Sucralose, a substituted disaccharide, is stable at a low pH, is water-soluble, and is nonbioaccumulative. Following consumption, 85% of sucralose is excreted unchanged in feces and 15% of absorbed sucralose is excreted unchanged in urine. Sucralose does not serve as a substrate for intestinal microflora.24 Rincinol containing polyvinylpyrrolidone was used in one study.9 This compound is a muco-adherent that forms a thin, protective coating over oral mucosa.
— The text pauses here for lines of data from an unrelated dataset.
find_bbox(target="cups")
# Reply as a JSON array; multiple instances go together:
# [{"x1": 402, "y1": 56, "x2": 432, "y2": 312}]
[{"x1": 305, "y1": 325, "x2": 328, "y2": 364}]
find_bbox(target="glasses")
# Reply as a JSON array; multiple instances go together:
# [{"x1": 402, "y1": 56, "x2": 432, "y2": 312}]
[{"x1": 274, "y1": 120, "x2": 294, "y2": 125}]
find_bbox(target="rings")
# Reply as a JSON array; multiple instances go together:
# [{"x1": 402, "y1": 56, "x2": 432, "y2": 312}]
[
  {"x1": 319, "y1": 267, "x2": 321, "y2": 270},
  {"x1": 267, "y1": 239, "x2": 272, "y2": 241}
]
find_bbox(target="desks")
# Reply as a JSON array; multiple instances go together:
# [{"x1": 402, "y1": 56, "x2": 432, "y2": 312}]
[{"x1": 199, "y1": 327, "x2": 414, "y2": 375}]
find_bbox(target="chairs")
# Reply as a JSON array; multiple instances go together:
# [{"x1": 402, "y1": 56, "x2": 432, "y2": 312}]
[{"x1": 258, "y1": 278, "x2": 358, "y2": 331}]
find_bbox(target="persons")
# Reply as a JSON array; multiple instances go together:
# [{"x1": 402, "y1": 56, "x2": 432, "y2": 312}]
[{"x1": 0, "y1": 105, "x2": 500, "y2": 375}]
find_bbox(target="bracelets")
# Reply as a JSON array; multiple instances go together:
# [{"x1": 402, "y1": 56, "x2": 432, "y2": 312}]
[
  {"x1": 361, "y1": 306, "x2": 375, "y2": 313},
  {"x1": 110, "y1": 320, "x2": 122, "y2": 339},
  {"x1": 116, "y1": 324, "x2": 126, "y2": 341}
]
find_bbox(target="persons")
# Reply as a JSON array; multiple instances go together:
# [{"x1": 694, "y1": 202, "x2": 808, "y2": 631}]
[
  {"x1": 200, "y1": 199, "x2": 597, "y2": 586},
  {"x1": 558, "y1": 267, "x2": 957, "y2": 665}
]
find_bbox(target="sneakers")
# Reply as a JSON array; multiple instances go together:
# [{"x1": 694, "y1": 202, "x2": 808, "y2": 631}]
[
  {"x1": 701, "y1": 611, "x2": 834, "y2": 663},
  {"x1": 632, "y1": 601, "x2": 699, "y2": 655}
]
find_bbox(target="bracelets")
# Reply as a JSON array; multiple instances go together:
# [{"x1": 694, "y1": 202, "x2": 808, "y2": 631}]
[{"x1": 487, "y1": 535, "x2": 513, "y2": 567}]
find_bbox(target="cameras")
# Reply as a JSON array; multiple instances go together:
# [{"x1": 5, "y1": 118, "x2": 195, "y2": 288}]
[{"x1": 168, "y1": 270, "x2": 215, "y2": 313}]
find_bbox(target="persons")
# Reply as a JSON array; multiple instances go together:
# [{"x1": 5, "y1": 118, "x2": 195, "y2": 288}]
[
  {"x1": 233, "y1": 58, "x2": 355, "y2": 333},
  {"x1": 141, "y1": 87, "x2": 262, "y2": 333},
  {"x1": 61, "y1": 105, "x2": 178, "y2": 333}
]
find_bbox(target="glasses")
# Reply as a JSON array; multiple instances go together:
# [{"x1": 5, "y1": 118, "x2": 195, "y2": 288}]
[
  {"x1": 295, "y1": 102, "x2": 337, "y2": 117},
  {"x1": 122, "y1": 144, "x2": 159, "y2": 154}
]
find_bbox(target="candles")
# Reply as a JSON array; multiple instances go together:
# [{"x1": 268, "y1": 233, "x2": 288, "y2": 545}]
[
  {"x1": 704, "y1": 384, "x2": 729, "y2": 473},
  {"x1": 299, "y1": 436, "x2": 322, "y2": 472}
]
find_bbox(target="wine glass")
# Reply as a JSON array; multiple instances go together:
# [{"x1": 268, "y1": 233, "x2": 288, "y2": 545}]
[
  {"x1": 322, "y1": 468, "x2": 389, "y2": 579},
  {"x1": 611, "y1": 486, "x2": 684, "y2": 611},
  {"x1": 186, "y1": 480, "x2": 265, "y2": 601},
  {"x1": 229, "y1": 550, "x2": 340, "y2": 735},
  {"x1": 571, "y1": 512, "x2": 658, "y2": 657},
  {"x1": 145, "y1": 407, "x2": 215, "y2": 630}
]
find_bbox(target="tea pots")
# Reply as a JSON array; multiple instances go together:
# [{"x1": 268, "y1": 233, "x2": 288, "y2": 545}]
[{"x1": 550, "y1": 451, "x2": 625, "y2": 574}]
Between these 2 compounding agents, we recommend sucralose for preparing viscous BUD doses, given its wider availability, extensively studied safety profile, and effective application in multiple RCTs.
In conclusion, larger studies of adults are needed to recommend viscous BUD as first-line therapy for EoE. An exclusively formulated viscous BUD for EoE that provides effective drug delivery should be developed. The long-term safety profile of BUD in the treatment of EoE should also be established. The dosage of BUD may need to be adjusted seasonally according to symptom variation. For treatment-refractory patients, a trial of viscous BUD can be attempted before proceeding with esophageal dilatation. In the interim, viscous BUD is an excellent alternative to swallowed FP for treating patients with EoE, and it may be the first-choice treatment in some patients.